Nasza Loteria SR - pasek na kartach artykułów

Dziki w Krakowie. Mieszkańcy alarmują, urzędnicy debatują. "Liczba interwencji się zmniejszyła"

Aleksandra Łabędź
Aleksandra Łabędź
Obecność dzików w Krakowie od wielu miesięcy niepokoi mieszkańców
Obecność dzików w Krakowie od wielu miesięcy niepokoi mieszkańców archiwum
Chociaż złotego środka nikt nie podaje, to jest kilka możliwości by przeciwdziałać pojawianiu się dzików na krakowskich ulicach. Krakowski magistrat przede wszystkim zwraca uwagę na nieodpowiednie przechowywanie śmieci i dokarmianie dzikich zwierząt. Miasto już podjęło pierwsze kroki w tej sprawie, zwiększając częstotliwość opróżniania koszy na śmieci przez pracowników MPO, a także zakup stalowych nakładek zabezpieczających kosze uliczne. Urzędnicy zapewniają również o dalszej edukacji mieszkańców na temat dokarmiania dzikiej zwierzyny i zasad zachowania się w przypadku napotkania dzikich zwierząt.

Po ostatniej wiadomości Czytelnika przesłanej do naszej redakcji w sprawie dzików na Ruczaju, na odzew krakowskiego magistratu nie trzeba było długo czekać.

*ZESTAW ZADAŃ*
1) Proszę przepisać dosłownie fragment artykułu o dzikach od słów "Po ostatniej wiadomości" aż do słów "było długo czekać." włącznie.
2) Sprawdź, czy poniższe stwierdzenia zgadzają się z artykułem o dzikach, i przy każdym odpowiedz „tak” lub „nie”, cytując dosłownie rozstrzygające słowa artykułu.
(a) Miasto zwiększyło częstotliwość opróżniania koszy na śmieci przez pracowników MPO.
(b) Krakowski magistrat podaje złoty środek na problem dzików.
(c) Po wiadomości Czytelnika na odzew magistratu trzeba było długo czekać.
Opieraj się wyłącznie na artykule o dzikach.

*PRZEKAZANE DANE*

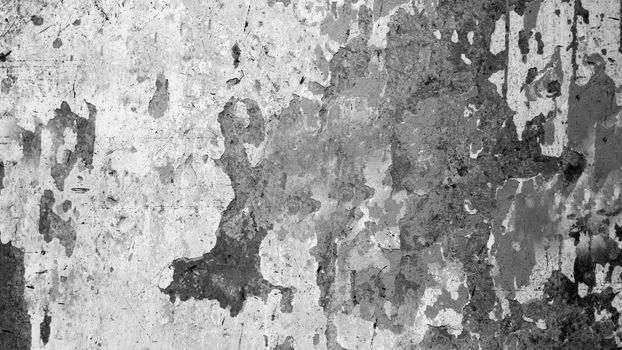 An abstraction of an old dilapidated concrete wall with a black spot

*ODPOWIEDZI DO ZADAŃ*
1)
Po ostatniej wiadomości Czytelnika przesłanej do naszej redakcji w sprawie dzików na Ruczaju, na odzew krakowskiego magistratu nie trzeba było długo czekać.

2)
(a) Tak: „zwiększając częstotliwość opróżniania koszy na śmieci przez pracowników MPO”
(b) Nie: „Chociaż złotego środka nikt nie podaje”
(c) Nie: „na odzew krakowskiego magistratu nie trzeba było długo czekać”